+++ ENTRIES SHOWN +++

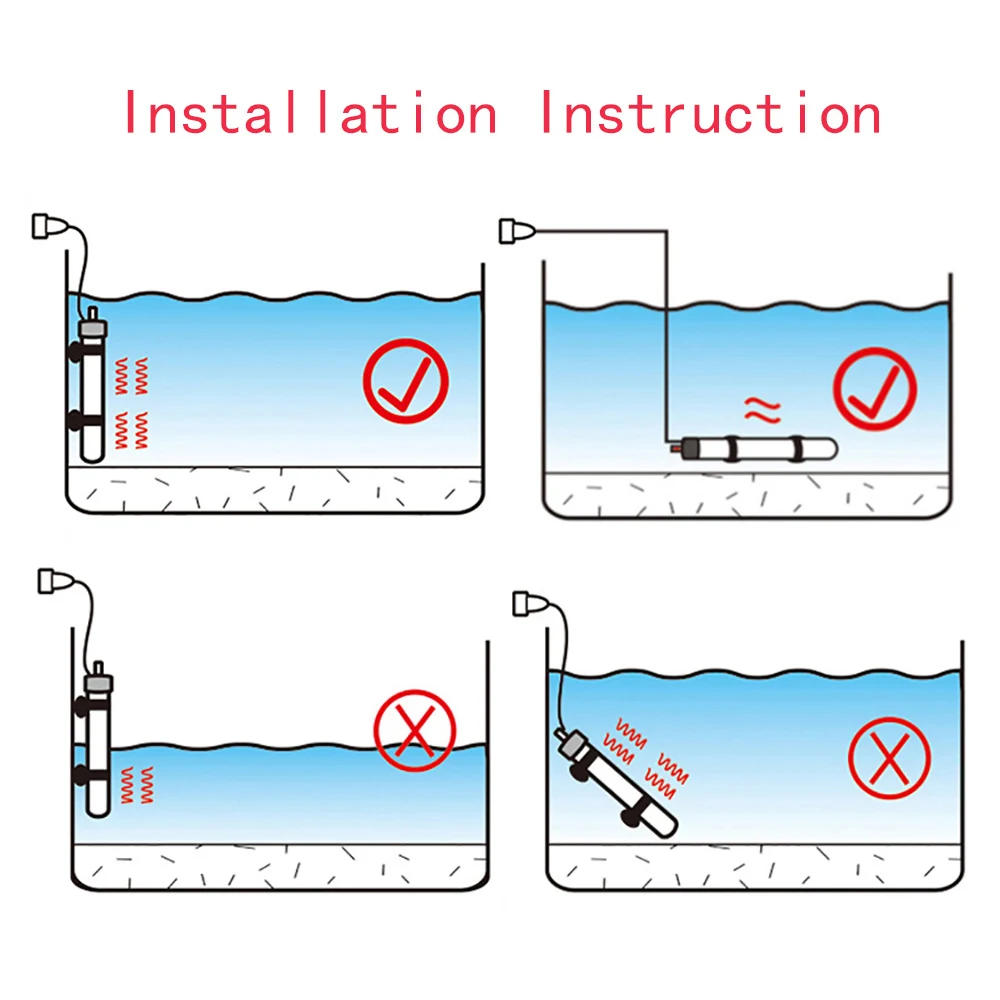 Installation Instruction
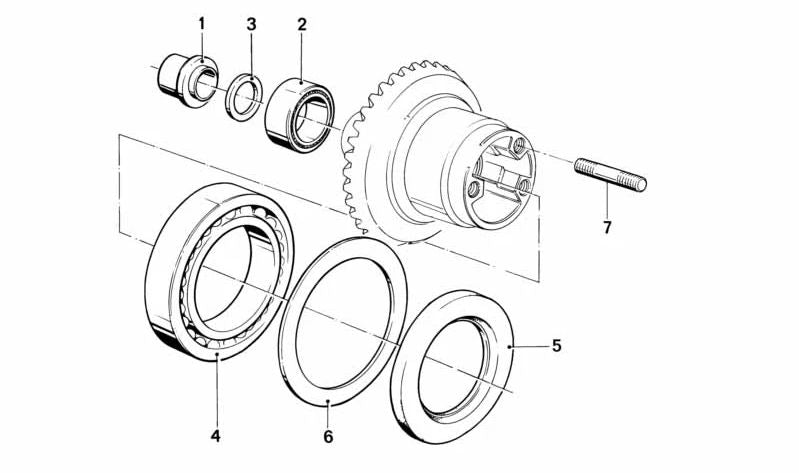 1
3
2
7
5
4
6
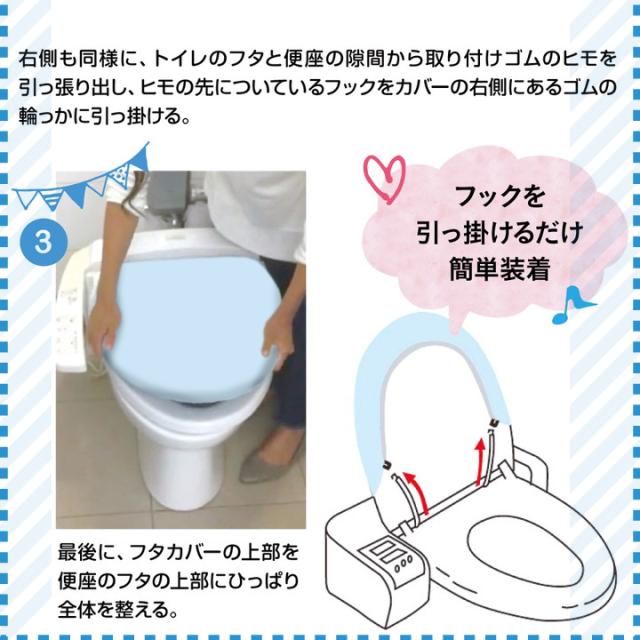 右側も同様に、トイレのフタと便座の隙間から取り付けゴムのヒモを引っ張り出し、ヒモの先についているフックをカバーの右側にあるゴムの輪っかに引っ掛ける。

3

フックを
引っ掛けるだけ
簡単装着

最後に、フタカバーの上部を便座のフタの上部にひっぱり全体を整える。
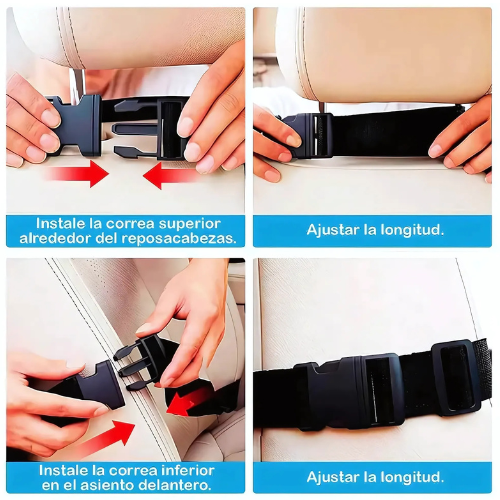 Instale la correa superior alrededor del reposacabezas.

Ajustar la longitud.

Instale la correa inferior en el asiento delantero.

Ajustar la longitud.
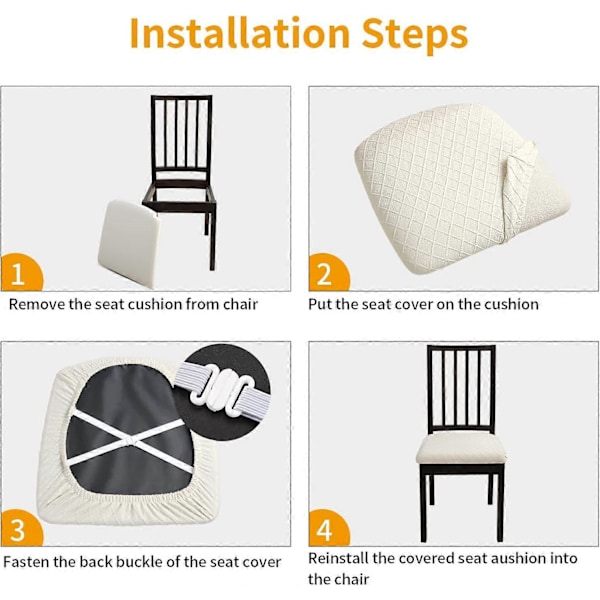 Installation Steps

1
Remove the seat cushion from chair

2
Put the seat cover on the cushion

3
Fasten the back buckle of the seat cover

4
Reinstall the covered seat aushion into the chair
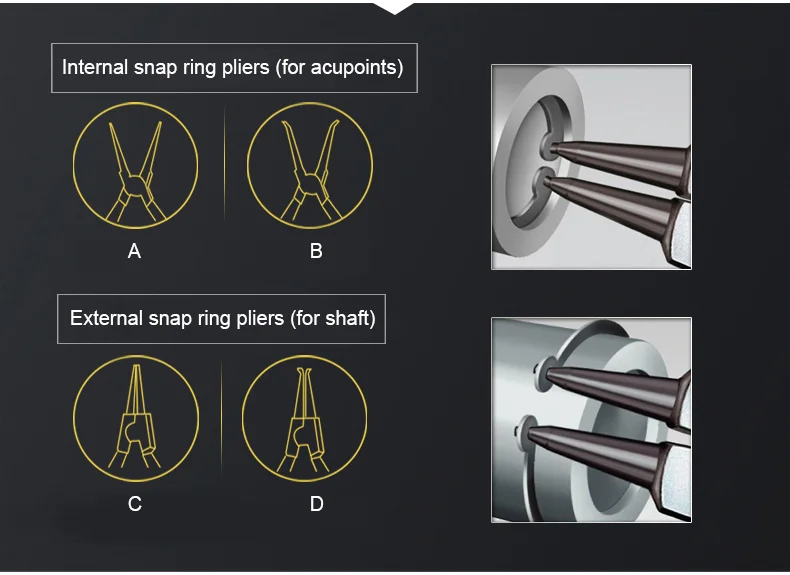 Internal snap ring pliers (for acupoints)

A

B

External snap ring pliers (for shaft)

C

D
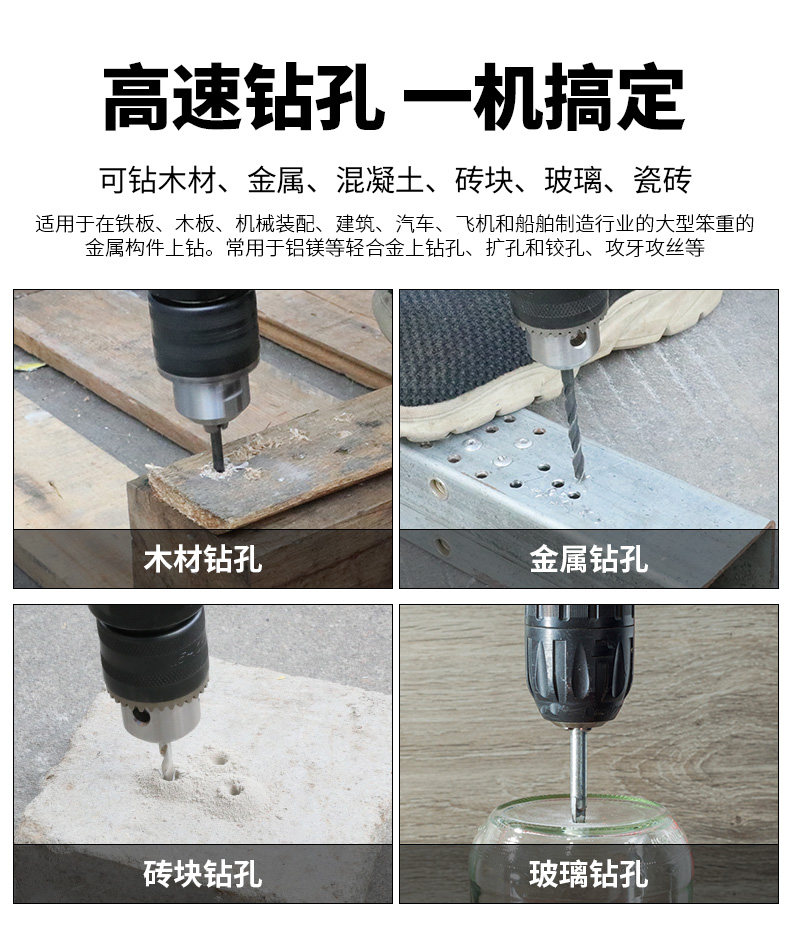 高速钻孔 一机搞定

可钻木材、金属、混凝土、砖块、玻璃、瓷砖

适用于在铁板、木板、机械装配、建筑、汽车、飞机和船舶制造行业的大型笨重的金属构件上钻。常用于铝镁等轻合金上钻孔、扩孔和铰孔、攻牙攻丝等

木材钻孔

金属钻孔

砖块钻孔

玻璃钻孔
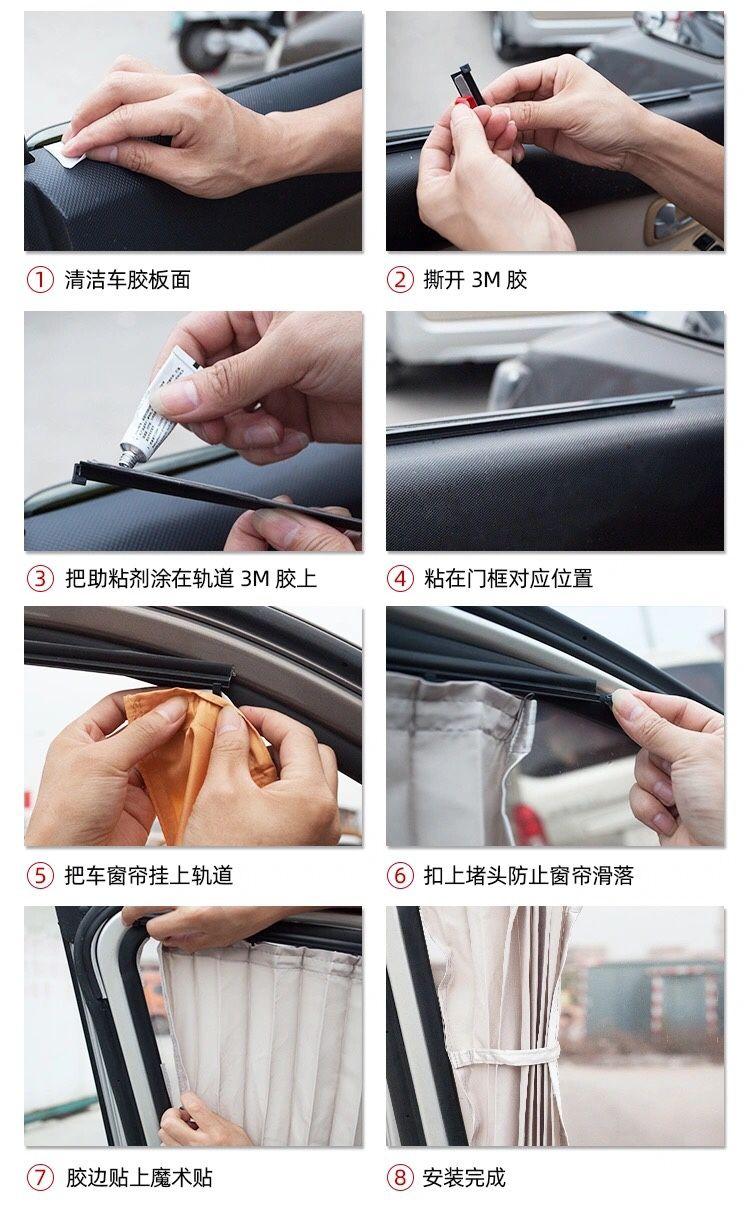 1 清洁车胶板面

2 撕开 3M 胶

3 把助粘剂涂在轨道 3M 胶上

4 粘在门框对应位置

5 把车窗帘挂上轨道

6 扣上堵头防止窗帘滑落

7 胶边贴上魔术贴

8 安装完成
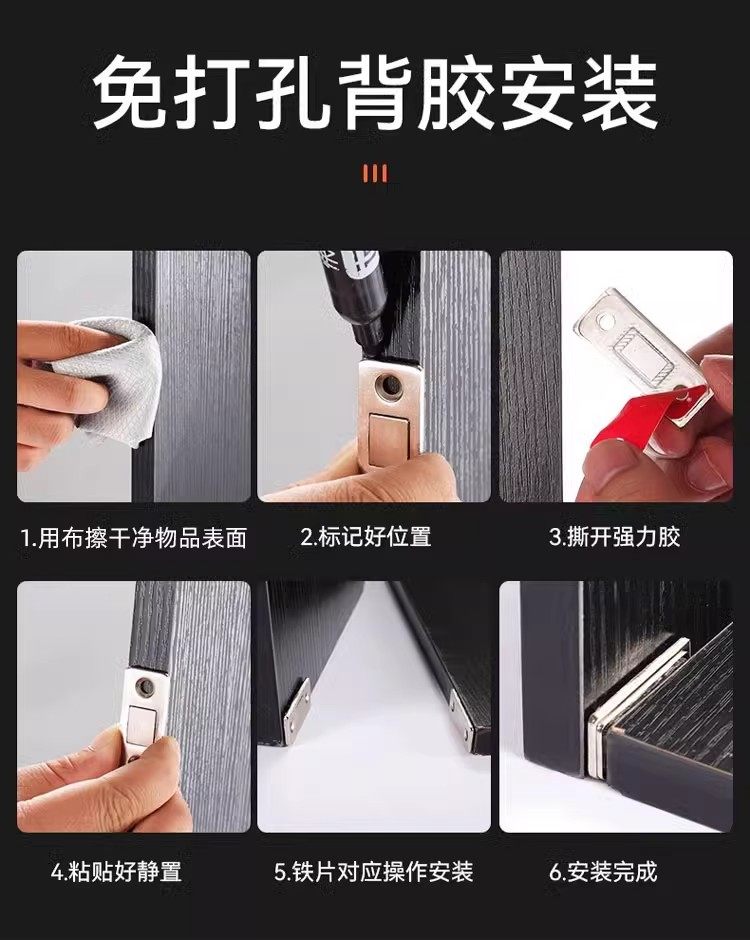 免打孔背胶安装

1.用布擦干净物品表面

2.标记好位置

3.撕开强力胶

4.粘贴好静置

5.铁片对应操作安装

6.安装完成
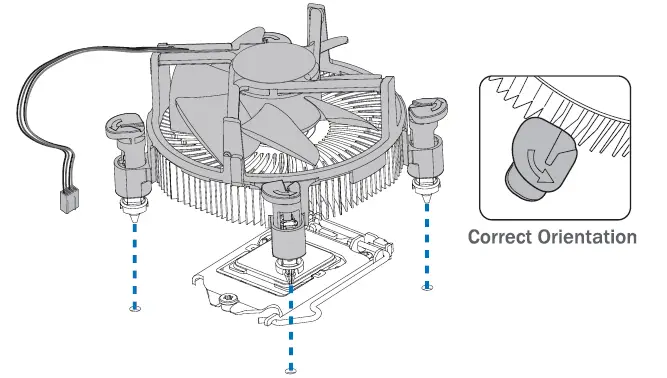 Correct Orientation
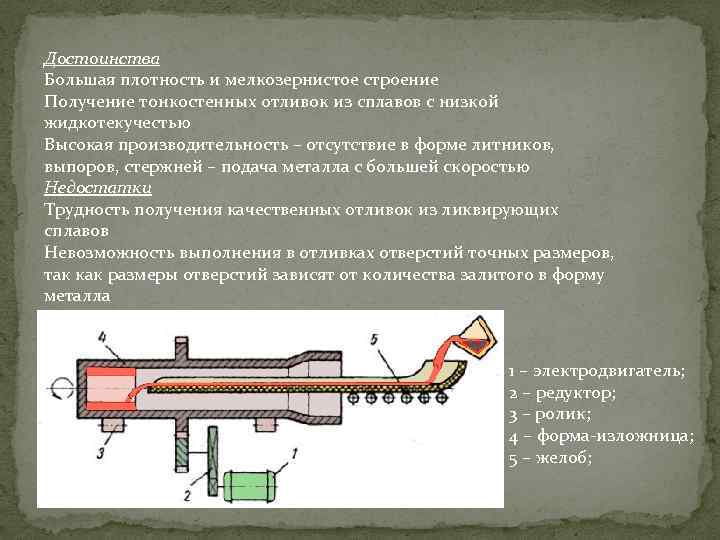 Достоинства
Большая плотность и мелкозернистое строение
Получение тонкостенных отливок из сплавов с низкой жидкотекучестью
Высокая производительность – отсутствие в форме литников, выпоров, стержней – подача металла с большей скоростью
Недостатки
Трудность получения качественных отливок из ликвирующих сплавов
Невозможность выполнения в отливках отверстий точных размеров, так как размеры отверстий зависят от количества залитого в форму металла

4
5
3
2
1

1 – электродвигатель;
2 – редуктор;
3 – ролик;
4 – форма-изложница;
5 – желоб;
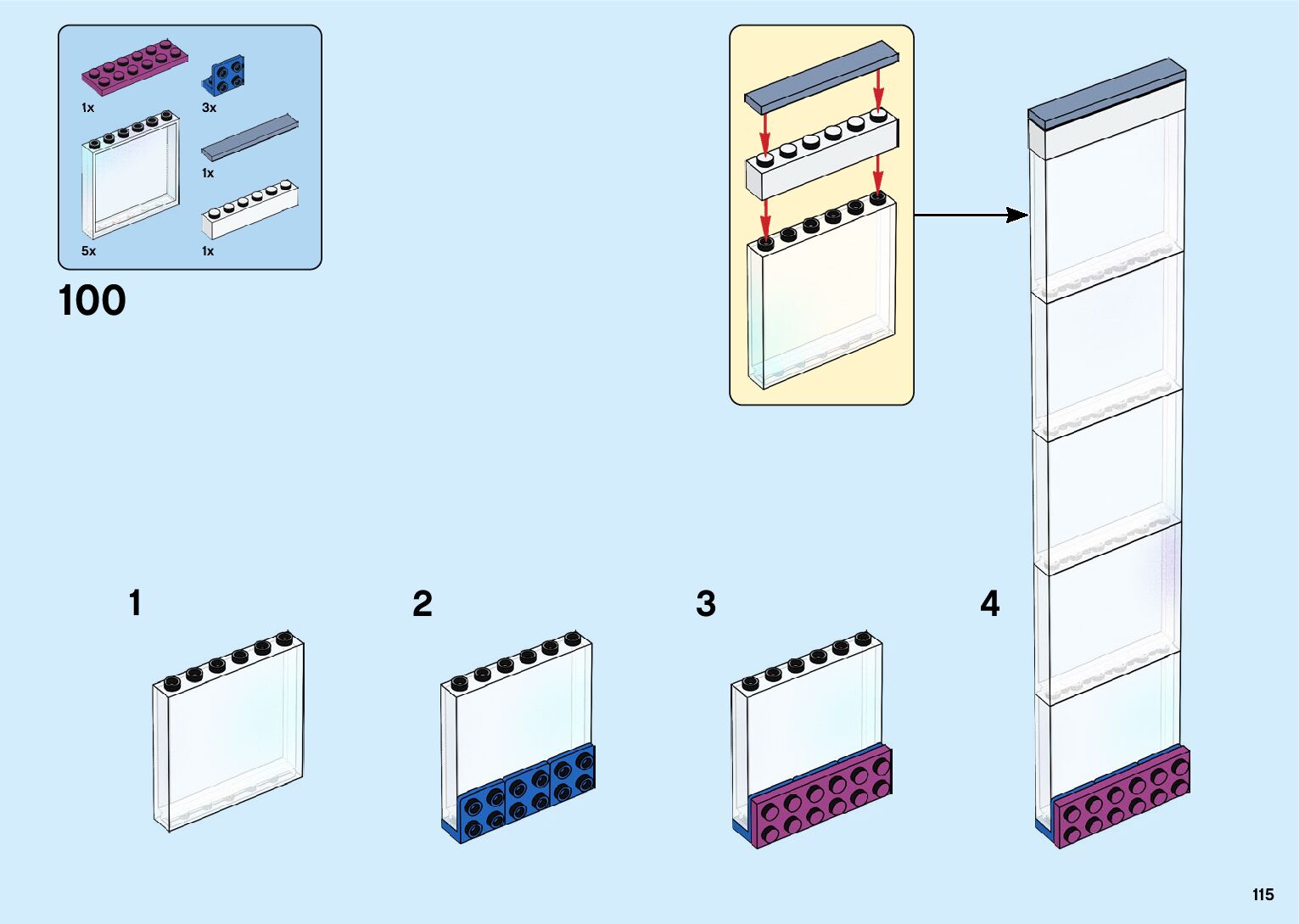 1x
3x
1x
5x
1x

100

1

2

3

4

115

+++

WHAT TO DO:
Please print the data above once more, exactly and without images.

RESULT FOR THIS EXERCISE:
 Installation Instruction
 1
3
2
7
5
4
6
 右側も同様に、トイレのフタと便座の隙間から取り付けゴムのヒモを引っ張り出し、ヒモの先についているフックをカバーの右側にあるゴムの輪っかに引っ掛ける。

3

フックを
引っ掛けるだけ
簡単装着

最後に、フタカバーの上部を便座のフタの上部にひっぱり全体を整える。
 Instale la correa superior alrededor del reposacabezas.

Ajustar la longitud.

Instale la correa inferior en el asiento delantero.

Ajustar la longitud.
 Installation Steps

1
Remove the seat cushion from chair

2
Put the seat cover on the cushion

3
Fasten the back buckle of the seat cover

4
Reinstall the covered seat aushion into the chair
 Internal snap ring pliers (for acupoints)

A

B

External snap ring pliers (for shaft)

C

D
 高速钻孔 一机搞定

可钻木材、金属、混凝土、砖块、玻璃、瓷砖

适用于在铁板、木板、机械装配、建筑、汽车、飞机和船舶制造行业的大型笨重的金属构件上钻。常用于铝镁等轻合金上钻孔、扩孔和铰孔、攻牙攻丝等

木材钻孔

金属钻孔

砖块钻孔

玻璃钻孔
 1 清洁车胶板面

2 撕开 3M 胶

3 把助粘剂涂在轨道 3M 胶上

4 粘在门框对应位置

5 把车窗帘挂上轨道

6 扣上堵头防止窗帘滑落

7 胶边贴上魔术贴

8 安装完成
 免打孔背胶安装

1.用布擦干净物品表面

2.标记好位置

3.撕开强力胶

4.粘贴好静置

5.铁片对应操作安装

6.安装完成
 Correct Orientation
 Достоинства
Большая плотность и мелкозернистое строение
Получение тонкостенных отливок из сплавов с низкой жидкотекучестью
Высокая производительность – отсутствие в форме литников, выпоров, стержней – подача металла с большей скоростью
Недостатки
Трудность получения качественных отливок из ликвирующих сплавов
Невозможность выполнения в отливках отверстий точных размеров, так как размеры отверстий зависят от количества залитого в форму металла

4
5
3
2
1

1 – электродвигатель;
2 – редуктор;
3 – ролик;
4 – форма-изложница;
5 – желоб;
 1x
3x
1x
5x
1x

100

1

2

3

4

115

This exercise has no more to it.